The end of the federal unemployment insurance programs comes as the delta variant of coronavirus continues to threaten the economic recovery from the pandemic and sweeping lockdowns to curb the disease last year.
At the same time, a few other pandemic-era programs have recently been extended and may offer help to those still out of work, or offset some of the loss of the extra money. Of course, many of these programs have specific eligibility requirements, so not all unemployed Americans will necessarily be able to access them.
Here’s what unemployed Americans may be able to rely on in the coming months.

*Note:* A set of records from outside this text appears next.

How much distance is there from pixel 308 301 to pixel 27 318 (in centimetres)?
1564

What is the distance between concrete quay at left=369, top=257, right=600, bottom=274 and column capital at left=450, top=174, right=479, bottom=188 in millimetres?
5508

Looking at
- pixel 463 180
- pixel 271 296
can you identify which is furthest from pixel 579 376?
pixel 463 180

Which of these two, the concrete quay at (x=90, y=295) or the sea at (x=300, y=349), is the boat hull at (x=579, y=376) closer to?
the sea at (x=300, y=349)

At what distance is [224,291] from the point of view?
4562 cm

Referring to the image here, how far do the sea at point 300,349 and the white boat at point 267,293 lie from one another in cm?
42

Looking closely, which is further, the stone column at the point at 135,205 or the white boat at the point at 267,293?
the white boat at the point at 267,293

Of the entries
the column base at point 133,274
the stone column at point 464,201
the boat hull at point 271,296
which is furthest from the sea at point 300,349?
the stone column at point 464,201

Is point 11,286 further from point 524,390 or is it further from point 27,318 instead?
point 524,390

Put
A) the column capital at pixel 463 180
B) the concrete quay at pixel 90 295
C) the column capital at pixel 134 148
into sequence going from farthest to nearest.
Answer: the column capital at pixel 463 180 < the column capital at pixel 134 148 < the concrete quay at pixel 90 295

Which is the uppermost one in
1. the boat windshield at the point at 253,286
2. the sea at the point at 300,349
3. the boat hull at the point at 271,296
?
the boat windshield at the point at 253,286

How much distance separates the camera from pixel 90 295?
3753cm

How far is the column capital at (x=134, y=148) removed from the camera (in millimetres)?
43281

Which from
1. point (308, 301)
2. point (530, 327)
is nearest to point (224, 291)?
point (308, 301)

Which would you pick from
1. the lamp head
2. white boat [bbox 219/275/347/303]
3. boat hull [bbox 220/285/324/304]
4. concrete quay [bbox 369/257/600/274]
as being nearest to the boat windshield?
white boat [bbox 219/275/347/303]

1. State eviction protection
Though the Supreme Court struck down the most recent extension to the federal eviction ban, renters in some states may still be protected by local moratoriums.
States such as California, Illinois, New Mexico and New York have eviction bans in place that give renters protection for a few more months.
In addition, those at risk of being evicted should apply for rental assistance if they haven’t already. Even though the federal eviction moratorium is no longer in place, having just a pending application for government assistance could help renters stay in their homes longer — states such as Minnesota, Nevada, New York, Oregon and Washington state have adopted such rules.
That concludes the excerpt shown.